Panchan

DISCLAIMER: through a combination of randomly reading a novel about writing, wanting to keep blog posts fresh and new, and being rained in for the better part of a day, I found myself writing this. A word of caution to those who didn't like my last foray into prose (Four Nights): you might as well skip this one. Otherwise, if you're up for a little boredom-induced, unedited experimentation, read on.

He could feel the slats on his back through the thin foam of the bed, and thought to himself how it goes perfectly with it all: the partition walls that don't go all the way to the ceiling, allowing him to hear his neighbor turn the pages of her book; the tin roof that magnifies the huge drops of rain that fall after collecting on the massive leaved trees above. As he lay there, instead of seeing these inconveniences as a drawback, an appreciation of the magic that surround him creeps in.

Although his eyes are open, it is the sounds that mesmerize him most. Between that tap tap tap of the rain on the roof, sounds of the jungle permeate—birds, insects of all kinds, and even what sounds like a monkey mix into a soundtrack that reinforces the remoteness of this traveler-hippie community. From down the muddy path outside his door came simple guitar covers of songs that at other times might seem cliche, but something in the singer's voice make him look past that and really see the spirit of the songs. Songs by John Lennon, Simon and Garfunkle, and ones that he even didn't know what language they were being sung in but could feel the spirit creep down the narrow path, all the same.

Occasionally, groups of fellow travelers walk past his window on the way to their own cabanas, their low voices usually in Spanish of which he only caught a word or two. He is glad the brief chunks of conversation didn't make it understandingly to his brain. This way, he can create his own meanings. Maybe it is two strangers who just met, each while reading alone in the tarp-covered restaurant, finding one thing in common, enough to thinly veil the real reason they don't want to say goodnight. Maybe the group's discussion mimmicked the dicussion in his head, marveling at the wonder of all of place, right here, right now.

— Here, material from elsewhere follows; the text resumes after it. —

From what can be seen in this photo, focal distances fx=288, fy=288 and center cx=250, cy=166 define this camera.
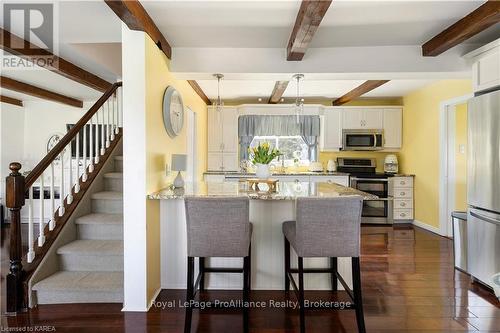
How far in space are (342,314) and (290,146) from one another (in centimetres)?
422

Closing his eyes, shutting out the tin ceiling and lone bare light bulb hanging from it, he imagines a camera looking directly down from above. The scene starts to zoom out, just like google earth when switching locations or in that movie from science class Powers of 10. As the camera passes through the roof, puddles along a muddy path come in view, quickly followed by more randomly placed cabanas. Streams with simple bridges crossing them mix with meandering trails to create seeming ant paths through the dark lush green. As the camera recedes, one or two larger roofs appear, those of the few restaurants and "real" hotels. But then, other than the one road, no new evidence of man's existence enters the picture. The little village community grows smaller in the middle of the image and jungle fills in all around. The zoom of the camera is fast now and the nearby ruins enter the picture from one side at the same time the lights of Palenque enter from the other, but at this distance, no details can be made out. Other clusters of lights enter the picture and shrink as the surrounding towns fly by. Then, all of the sudden, dark black of the oceans comes into view, the Gulf of Mexico from the top and the Pacific from the lower left. The zooming of the image pauses as he stops to think about how although he is in Mexico, it isn't the North American Mexico of Cabo or Puerta Vallarta. He is in Mayan Mexico, distinctly Central American Mexico.

As the paused satelitte image rests in his mind, he sees his little spot and feels a sense of freedom. This place is any place, and he is here. No one, without considerable effort, could track him down and there is comfort in that. Not that he is running or wants to keep his location a secret, only that right now, the control is all his.

The serene nighttime image of Central America from above is shaken from his head by an obnxoius bang bang bang on the neighbor's door, causing his connected walls to shake as well. Excited boys either vying for attention or trying to one-up each other loudly joke, laugh, and beatbox, ruining the magic. At the same time, he notices the live cover songs from the stage down the path have been replaced by AC/DC turned up too loud.

So goes the world of travel, the reality and hardships are never far off, ready to let one taste the magic but only in small doses. Attempting to file the feeling of magic away so that it won't be forgotten, he turns on his side, pulls a pillow over his head, and tries not to wish harmful things for those ruinors of his moment.